Chapter 3: Risk identification and assessment
Many plants consider remote industrial maintenance to be strategically compelling but the immense challenges facing the industry are not a pretext to bypass risk assessment. The core elements of change – organizational, process and technology need to be carefully evaluated from both a financial and operational perspective.
1 – What is the consequence to the successful deployment of remote industrial analytics if the risk occurs?
2 – What is the probability of this occurrence?
Only once risk is fully understood can we devise a plan to mitigate against it. After a risk is identified, there are three potential options:
1 – Proceed with the plan without considering the risk
2 – Eliminate the project or the element of the project from the plan
3 – Develop a mitigation strategy to address the underlying risk
Chapter 4: Estimating the financial benefits
The decision to move forward with one or multiple components of remote industrial maintenance is based on a specific business consideration. In this section we provide guidance on how to estimate the benefit of reduced unplanned downtime.
Industry benchmark data (SKF Client needs analysis – asset management):
This is a comprehensive, independent assessment of a plant’s reliability and asset management program.
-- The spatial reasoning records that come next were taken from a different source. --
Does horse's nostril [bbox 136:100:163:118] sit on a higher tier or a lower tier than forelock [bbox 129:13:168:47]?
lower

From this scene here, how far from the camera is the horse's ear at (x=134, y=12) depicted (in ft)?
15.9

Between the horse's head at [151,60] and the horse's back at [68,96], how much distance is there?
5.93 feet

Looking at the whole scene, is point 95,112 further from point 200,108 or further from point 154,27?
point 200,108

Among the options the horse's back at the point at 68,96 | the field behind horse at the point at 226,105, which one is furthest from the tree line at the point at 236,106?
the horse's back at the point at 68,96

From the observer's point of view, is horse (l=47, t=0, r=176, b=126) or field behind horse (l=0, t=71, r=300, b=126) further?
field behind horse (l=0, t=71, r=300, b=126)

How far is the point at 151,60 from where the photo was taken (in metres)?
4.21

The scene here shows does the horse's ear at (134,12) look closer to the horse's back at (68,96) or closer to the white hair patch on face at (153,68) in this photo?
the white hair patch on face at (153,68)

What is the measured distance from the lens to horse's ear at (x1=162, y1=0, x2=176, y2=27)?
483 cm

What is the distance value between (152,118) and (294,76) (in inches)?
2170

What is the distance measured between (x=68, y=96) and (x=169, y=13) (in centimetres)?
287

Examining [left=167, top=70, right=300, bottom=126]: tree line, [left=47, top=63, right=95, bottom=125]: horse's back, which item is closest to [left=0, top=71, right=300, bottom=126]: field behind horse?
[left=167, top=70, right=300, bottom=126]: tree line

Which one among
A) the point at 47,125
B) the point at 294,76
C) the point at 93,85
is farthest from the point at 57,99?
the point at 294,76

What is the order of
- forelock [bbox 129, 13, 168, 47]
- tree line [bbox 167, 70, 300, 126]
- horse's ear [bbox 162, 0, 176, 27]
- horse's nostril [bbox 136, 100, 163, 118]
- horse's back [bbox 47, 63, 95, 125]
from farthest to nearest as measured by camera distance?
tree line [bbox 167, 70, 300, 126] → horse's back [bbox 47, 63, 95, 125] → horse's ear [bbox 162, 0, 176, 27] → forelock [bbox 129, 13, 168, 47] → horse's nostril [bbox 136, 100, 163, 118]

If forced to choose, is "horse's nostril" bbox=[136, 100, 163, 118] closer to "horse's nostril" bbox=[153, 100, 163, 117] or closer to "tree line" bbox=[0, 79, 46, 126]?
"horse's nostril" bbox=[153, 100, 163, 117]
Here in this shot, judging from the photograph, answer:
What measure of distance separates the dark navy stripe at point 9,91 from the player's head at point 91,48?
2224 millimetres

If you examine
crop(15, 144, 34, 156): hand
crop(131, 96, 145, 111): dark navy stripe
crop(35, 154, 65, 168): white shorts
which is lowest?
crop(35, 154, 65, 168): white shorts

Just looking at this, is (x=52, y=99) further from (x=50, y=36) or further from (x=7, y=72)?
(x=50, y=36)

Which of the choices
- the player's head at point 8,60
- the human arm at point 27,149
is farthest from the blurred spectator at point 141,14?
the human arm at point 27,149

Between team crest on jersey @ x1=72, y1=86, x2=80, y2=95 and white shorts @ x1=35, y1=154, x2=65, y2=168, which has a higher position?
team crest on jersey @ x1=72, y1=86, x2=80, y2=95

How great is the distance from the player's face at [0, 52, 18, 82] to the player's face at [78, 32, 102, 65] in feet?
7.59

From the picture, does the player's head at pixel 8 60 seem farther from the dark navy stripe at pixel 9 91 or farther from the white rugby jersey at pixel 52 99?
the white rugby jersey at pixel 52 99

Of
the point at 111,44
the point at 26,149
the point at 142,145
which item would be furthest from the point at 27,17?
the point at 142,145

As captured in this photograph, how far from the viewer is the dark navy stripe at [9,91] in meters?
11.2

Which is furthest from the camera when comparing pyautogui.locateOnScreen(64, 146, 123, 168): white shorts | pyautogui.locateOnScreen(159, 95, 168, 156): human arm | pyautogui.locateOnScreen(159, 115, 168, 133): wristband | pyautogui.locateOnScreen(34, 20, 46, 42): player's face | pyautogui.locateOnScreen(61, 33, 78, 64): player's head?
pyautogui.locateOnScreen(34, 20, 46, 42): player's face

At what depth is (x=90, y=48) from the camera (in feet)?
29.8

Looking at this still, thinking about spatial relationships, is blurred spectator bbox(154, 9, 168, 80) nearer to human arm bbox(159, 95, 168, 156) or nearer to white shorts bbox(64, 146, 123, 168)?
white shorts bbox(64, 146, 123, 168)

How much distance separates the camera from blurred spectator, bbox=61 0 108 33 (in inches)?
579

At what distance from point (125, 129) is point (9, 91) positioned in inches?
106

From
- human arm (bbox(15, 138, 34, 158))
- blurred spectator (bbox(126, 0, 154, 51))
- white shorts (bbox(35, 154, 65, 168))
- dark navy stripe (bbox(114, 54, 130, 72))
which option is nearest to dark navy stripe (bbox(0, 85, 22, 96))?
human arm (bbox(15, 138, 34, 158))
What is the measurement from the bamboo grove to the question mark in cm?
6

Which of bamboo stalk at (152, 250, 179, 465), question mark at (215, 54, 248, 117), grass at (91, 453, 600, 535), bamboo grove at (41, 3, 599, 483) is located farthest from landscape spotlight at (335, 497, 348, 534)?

The goal of this analysis is to help plants compare current asset management practices with global best practices as well as average practices in their industry. This comparison is used to identify specific areas to improve the reliability and availability of plant assets in order to reduce operating costs.
The first step in this process is understanding where the plant is today and how it can manage assets more effectively to improve plant productivity and profitability. Since 2003, SKF has conducted more than 1,400 client analyses with customers across a wide range of industries, among them metals, cement, pulp and paper and mining, as well as food and beverage, material handling and wind energy. As a result, SKF has access to a rich database for use in assessing a plant’s performance compared to others in its industry.